Hadoop 2.0 - org.apache.hadoop.fs.Hdfs vs. DistributedFileSystem?

2013-06-18 Thread Stephen Watt
Hi Folks

My understanding is that from Hadoop 2.0 onwards the AbstractFileSystem is now 
the strategic class to extend for writing Hadoop FileSystem plugins. This is a 
departure from previous versions where one would extend the FileSystem class. 
This seems to be reinforced by the hadoop-default.xml for Hadoop 2.0 in the 
Apache Wiki 
(http://hadoop.apache.org/docs/r2.0.2-alpha/hadoop-project-dist/hadoop-common/core-default.xml)
 which shows fs.AbstractFileSystem.hdfs.impl being set to 
org.apache.hadoop.fs.Hdfs 

Is my assertion correct? Do we have community consensus around this? i.e. 
Beyond the apache distro, are the commercial distros (Intel, Hortonworks, 
Cloudera, WanDisco, EMC Pivotal, etc.) using org.apache.hadoop.fs.Hdfs as their 
filesystem plugin for HDFS? What does one lose by using the 
DistributedFileSystem class instead of the Hdfs class?

Regards
Steve Watt

- Original Message -
From: "Andrew Wang" 
To: common-dev@hadoop.apache.org
Cc: "Milind Bhandarkar" , "shv hadoop" 
, "Steve Loughran" , "Kun Ling" 
, "Roman Shaposhnik" , "Andrew 
Purtell" , cdoug...@apache.org, jayh...@cs.ucsc.edu, 
"Sanjay Radia" 
Sent: Friday, June 14, 2013 1:32:38 PM
Subject: Re: [DISCUSS] Ensuring Consistent Behavior for Alternative Hadoop 
FileSystems + Workshop

Hey Steve,

I agree that it's confusing. FileSystem and FileContext are essentially two
parallel sets of interfaces for accessing filesystems in Hadoop.
FileContext splits the interface and shared code with AbstractFileSystem,
while FileSystem is all-in-one. If you're looking for the AFS equivalents
to DistributedFileSystem and LocalFileSystem, see Hdfs and LocalFs.

Realistically, FileSystem isn't going to be deprecated and removed any time
soon. There are lots of 3rd-party FileSystem implementations, and most apps
today use FileSystem (including many HDFS internals, like trash and the
shell).

When I read the wiki page, I figured that the mention of AFS was
essentially a typo, since everyone's been steaming ahead with FileSystem.
Standardizing FileSystem makes total sense to me, I just wanted to confirm
that plan.

# # #

**Tasks to carry out:**
**a)** According to the Hadoop thread, which classes are the AbstractFileSystem equivalents of DistributedFileSystem and LocalFileSystem?
**b)** Retype everything in the Hadoop thread from "Realistically, FileSystem isn't" down to "ahead with FileSystem.".

**Records of spatial reasoning questions:**
# # #

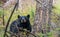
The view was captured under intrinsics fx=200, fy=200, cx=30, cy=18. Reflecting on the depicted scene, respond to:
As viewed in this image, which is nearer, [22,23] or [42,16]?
[22,23]

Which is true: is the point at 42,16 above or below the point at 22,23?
above

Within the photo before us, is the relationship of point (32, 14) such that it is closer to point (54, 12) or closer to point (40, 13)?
point (40, 13)

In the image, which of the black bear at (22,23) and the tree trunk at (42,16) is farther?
the tree trunk at (42,16)

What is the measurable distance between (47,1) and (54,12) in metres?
0.53

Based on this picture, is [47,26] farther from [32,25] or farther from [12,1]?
[12,1]

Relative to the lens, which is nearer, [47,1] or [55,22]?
[47,1]

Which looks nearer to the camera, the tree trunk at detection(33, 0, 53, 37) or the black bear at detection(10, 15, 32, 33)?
the black bear at detection(10, 15, 32, 33)

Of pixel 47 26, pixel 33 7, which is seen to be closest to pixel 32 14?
pixel 33 7

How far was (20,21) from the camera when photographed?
4.72 meters

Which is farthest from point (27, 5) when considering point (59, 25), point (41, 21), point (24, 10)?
point (59, 25)

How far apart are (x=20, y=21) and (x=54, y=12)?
117 cm

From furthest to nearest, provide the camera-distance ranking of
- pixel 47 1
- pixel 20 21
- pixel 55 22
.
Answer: pixel 55 22 < pixel 47 1 < pixel 20 21

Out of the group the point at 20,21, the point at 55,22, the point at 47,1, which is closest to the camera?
the point at 20,21

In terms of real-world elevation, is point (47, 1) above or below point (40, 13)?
above
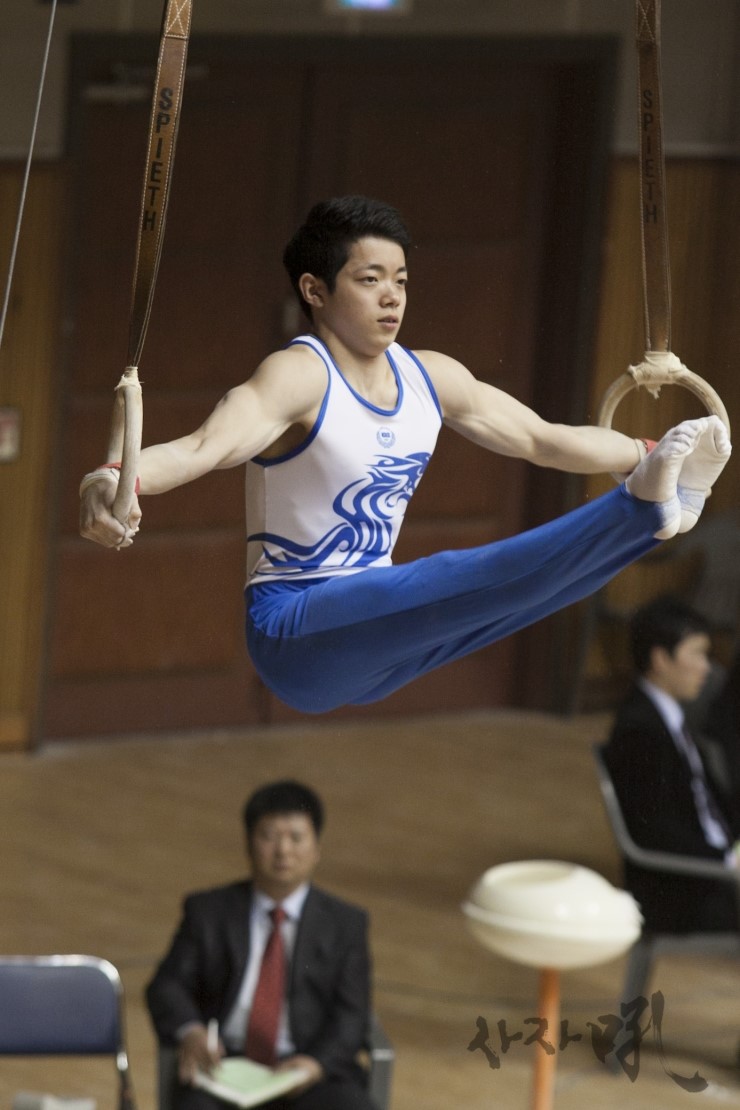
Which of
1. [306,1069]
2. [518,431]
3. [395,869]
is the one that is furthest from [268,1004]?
[518,431]

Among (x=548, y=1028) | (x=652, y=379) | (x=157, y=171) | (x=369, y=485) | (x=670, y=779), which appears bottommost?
(x=548, y=1028)

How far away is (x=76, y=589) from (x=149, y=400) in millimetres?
2719

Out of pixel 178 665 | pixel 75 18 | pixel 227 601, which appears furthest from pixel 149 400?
pixel 178 665

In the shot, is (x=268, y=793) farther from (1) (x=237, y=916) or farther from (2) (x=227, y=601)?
(2) (x=227, y=601)

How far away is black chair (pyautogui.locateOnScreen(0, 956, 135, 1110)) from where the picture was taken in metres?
3.41

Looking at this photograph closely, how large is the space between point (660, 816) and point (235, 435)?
304 cm

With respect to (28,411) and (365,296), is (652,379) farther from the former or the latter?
(28,411)

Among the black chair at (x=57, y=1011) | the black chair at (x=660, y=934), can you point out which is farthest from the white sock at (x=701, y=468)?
the black chair at (x=660, y=934)

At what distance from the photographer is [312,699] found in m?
1.80

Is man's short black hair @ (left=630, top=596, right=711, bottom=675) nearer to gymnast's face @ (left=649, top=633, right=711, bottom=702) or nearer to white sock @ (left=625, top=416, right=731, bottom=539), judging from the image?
gymnast's face @ (left=649, top=633, right=711, bottom=702)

# # #

**Exercise results:**
**a)** Hdfs and LocalFs.

**b)**
Realistically, FileSystem isn't going to be deprecated and removed any time
soon. There are lots of 3rd-party FileSystem implementations, and most apps
today use FileSystem (including many HDFS internals, like trash and the
shell).

When I read the wiki page, I figured that the mention of AFS was
essentially a typo, since everyone's been steaming ahead with FileSystem.